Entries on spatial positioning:
--- begin ---

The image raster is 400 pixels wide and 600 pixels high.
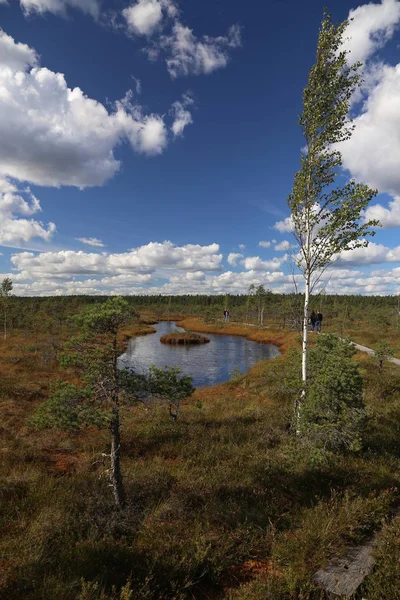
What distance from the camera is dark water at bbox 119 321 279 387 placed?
33.4m

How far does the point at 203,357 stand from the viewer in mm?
43500

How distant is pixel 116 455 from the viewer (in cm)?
656

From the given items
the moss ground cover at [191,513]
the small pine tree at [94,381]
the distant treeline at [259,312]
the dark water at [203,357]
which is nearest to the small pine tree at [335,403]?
the moss ground cover at [191,513]

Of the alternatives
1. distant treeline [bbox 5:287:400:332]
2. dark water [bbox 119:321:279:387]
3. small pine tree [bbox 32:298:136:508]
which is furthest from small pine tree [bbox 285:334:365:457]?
dark water [bbox 119:321:279:387]

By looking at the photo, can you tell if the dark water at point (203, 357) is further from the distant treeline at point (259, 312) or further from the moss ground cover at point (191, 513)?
the moss ground cover at point (191, 513)

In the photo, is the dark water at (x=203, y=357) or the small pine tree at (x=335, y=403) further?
the dark water at (x=203, y=357)

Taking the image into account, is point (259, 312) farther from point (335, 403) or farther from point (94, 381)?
point (94, 381)

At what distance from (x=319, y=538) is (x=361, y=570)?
2.50 feet

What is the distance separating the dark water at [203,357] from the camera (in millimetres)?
33388

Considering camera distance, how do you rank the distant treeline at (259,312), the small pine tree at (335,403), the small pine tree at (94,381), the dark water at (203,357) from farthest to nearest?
the distant treeline at (259,312) → the dark water at (203,357) → the small pine tree at (335,403) → the small pine tree at (94,381)

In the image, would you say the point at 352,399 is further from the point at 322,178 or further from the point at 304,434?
the point at 322,178

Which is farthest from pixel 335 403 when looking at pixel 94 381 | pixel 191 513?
pixel 94 381

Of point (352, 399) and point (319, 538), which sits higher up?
point (352, 399)

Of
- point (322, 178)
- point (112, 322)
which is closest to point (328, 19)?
point (322, 178)
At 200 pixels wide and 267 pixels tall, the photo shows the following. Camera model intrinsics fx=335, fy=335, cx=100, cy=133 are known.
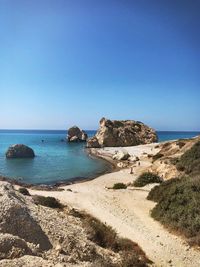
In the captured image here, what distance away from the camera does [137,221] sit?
66.4ft

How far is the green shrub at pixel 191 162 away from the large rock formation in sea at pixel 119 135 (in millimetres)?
63393

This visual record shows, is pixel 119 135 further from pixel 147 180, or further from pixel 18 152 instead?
pixel 147 180

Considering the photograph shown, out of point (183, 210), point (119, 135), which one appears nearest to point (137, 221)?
point (183, 210)

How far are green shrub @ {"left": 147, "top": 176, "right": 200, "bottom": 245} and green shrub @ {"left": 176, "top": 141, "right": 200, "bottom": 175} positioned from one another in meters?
7.72

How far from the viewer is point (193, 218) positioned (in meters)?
18.2

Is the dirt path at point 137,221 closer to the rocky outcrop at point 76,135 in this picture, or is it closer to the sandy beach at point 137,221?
the sandy beach at point 137,221

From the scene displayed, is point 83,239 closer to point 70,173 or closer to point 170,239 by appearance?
point 170,239

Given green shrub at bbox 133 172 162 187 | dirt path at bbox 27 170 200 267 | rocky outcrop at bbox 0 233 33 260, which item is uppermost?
rocky outcrop at bbox 0 233 33 260

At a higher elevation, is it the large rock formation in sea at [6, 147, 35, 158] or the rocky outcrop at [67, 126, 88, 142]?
the rocky outcrop at [67, 126, 88, 142]

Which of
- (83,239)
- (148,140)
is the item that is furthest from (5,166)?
(148,140)

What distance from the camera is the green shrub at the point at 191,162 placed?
31.0 metres

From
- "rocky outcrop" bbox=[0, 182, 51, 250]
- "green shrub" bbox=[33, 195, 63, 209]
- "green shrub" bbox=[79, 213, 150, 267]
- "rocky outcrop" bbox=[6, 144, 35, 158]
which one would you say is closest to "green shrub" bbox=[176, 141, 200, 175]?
"green shrub" bbox=[33, 195, 63, 209]

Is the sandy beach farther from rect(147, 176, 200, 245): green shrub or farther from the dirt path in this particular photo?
rect(147, 176, 200, 245): green shrub

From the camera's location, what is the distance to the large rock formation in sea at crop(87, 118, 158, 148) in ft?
327
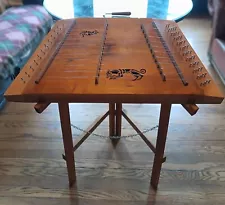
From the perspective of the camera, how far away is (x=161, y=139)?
44.7 inches

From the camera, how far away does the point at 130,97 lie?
0.86m

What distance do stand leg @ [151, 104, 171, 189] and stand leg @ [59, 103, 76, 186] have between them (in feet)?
1.22

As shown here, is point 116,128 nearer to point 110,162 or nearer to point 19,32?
point 110,162

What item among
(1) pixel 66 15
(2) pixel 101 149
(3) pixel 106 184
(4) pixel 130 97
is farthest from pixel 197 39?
(4) pixel 130 97

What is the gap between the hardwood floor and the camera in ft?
4.22

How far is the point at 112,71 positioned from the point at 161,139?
0.37 m

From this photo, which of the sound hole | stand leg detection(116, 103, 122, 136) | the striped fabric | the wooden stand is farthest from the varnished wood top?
the striped fabric

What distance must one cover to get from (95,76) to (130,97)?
0.52 ft

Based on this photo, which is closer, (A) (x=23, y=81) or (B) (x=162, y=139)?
(A) (x=23, y=81)

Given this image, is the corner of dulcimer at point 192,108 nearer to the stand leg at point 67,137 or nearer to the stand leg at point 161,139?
the stand leg at point 161,139

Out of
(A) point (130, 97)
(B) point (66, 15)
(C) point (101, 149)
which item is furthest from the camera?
(B) point (66, 15)

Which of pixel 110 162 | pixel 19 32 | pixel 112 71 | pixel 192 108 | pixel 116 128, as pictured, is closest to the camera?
pixel 192 108

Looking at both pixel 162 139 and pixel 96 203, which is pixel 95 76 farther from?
pixel 96 203

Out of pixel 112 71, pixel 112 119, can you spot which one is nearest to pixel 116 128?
pixel 112 119
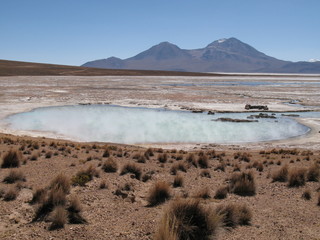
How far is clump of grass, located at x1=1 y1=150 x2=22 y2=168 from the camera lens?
33.1 ft

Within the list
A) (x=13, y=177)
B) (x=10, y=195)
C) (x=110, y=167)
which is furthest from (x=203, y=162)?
(x=10, y=195)

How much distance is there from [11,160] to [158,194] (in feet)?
17.1

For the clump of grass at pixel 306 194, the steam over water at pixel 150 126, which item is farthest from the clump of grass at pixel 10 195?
the steam over water at pixel 150 126

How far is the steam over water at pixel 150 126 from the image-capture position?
19.2 metres

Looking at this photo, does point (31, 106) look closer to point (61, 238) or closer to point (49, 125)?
point (49, 125)

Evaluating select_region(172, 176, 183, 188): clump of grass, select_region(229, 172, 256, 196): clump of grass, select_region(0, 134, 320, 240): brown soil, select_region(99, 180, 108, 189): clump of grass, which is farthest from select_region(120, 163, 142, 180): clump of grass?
select_region(229, 172, 256, 196): clump of grass

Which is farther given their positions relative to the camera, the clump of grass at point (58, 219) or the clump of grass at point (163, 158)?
the clump of grass at point (163, 158)

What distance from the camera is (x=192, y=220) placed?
18.5 feet

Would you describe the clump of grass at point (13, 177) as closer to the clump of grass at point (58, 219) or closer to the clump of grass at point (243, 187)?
the clump of grass at point (58, 219)

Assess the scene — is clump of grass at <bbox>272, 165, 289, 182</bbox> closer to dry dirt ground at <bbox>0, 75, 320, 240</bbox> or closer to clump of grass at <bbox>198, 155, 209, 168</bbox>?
dry dirt ground at <bbox>0, 75, 320, 240</bbox>

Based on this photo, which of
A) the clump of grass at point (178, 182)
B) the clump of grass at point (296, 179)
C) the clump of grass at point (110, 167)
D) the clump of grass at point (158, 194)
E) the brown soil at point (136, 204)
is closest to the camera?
the brown soil at point (136, 204)

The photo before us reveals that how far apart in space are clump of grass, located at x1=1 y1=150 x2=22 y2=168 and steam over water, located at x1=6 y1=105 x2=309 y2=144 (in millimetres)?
7815

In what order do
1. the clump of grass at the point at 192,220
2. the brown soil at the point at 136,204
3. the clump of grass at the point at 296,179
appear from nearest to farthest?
the clump of grass at the point at 192,220 < the brown soil at the point at 136,204 < the clump of grass at the point at 296,179

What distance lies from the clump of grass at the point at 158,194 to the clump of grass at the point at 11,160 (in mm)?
4936
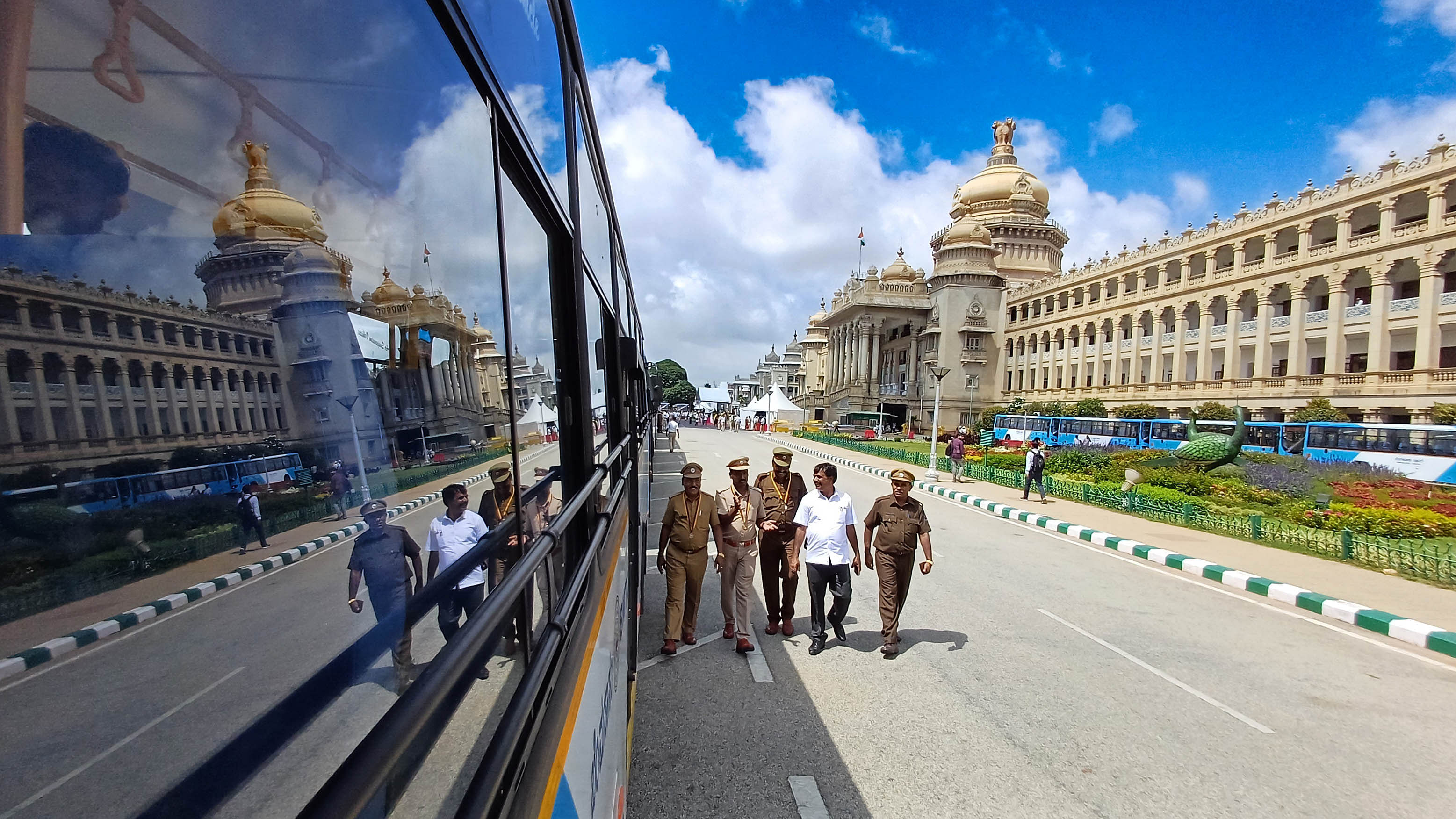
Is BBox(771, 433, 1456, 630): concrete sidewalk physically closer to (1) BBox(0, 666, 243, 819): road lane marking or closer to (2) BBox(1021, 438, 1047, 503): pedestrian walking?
(2) BBox(1021, 438, 1047, 503): pedestrian walking

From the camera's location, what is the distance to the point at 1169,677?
5203 mm

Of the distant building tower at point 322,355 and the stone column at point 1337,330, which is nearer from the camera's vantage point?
the distant building tower at point 322,355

--- end ---

Set exercise:
Give the material as a two-column CSV with the columns "text" and "answer," one row per item, each value in a single quoted field with line breaks replaced by spaces. Start at the line containing "The photo before", continue through the end of the material, and omit the pictures.

The answer:
text,answer
"The photo before us reveals that how far apart in space are clump of grass, located at x1=1 y1=150 x2=22 y2=168 and steam over water, located at x1=6 y1=105 x2=309 y2=144 (in millimetres)?","7815"
"In what order do 1. the clump of grass at the point at 192,220 2. the brown soil at the point at 136,204 3. the clump of grass at the point at 296,179 appear from nearest to farthest?","the clump of grass at the point at 192,220 < the brown soil at the point at 136,204 < the clump of grass at the point at 296,179"
"What distance lies from the clump of grass at the point at 158,194 to the clump of grass at the point at 11,160 (in mm)?","4936"
"Is BBox(771, 433, 1456, 630): concrete sidewalk physically closer to (1) BBox(0, 666, 243, 819): road lane marking or closer to (2) BBox(1021, 438, 1047, 503): pedestrian walking?","(2) BBox(1021, 438, 1047, 503): pedestrian walking"
"From the camera's location, what is the distance to the point at 1169,677?","5203 mm"
"Of the distant building tower at point 322,355 and the stone column at point 1337,330, which is nearer from the camera's vantage point?","the distant building tower at point 322,355"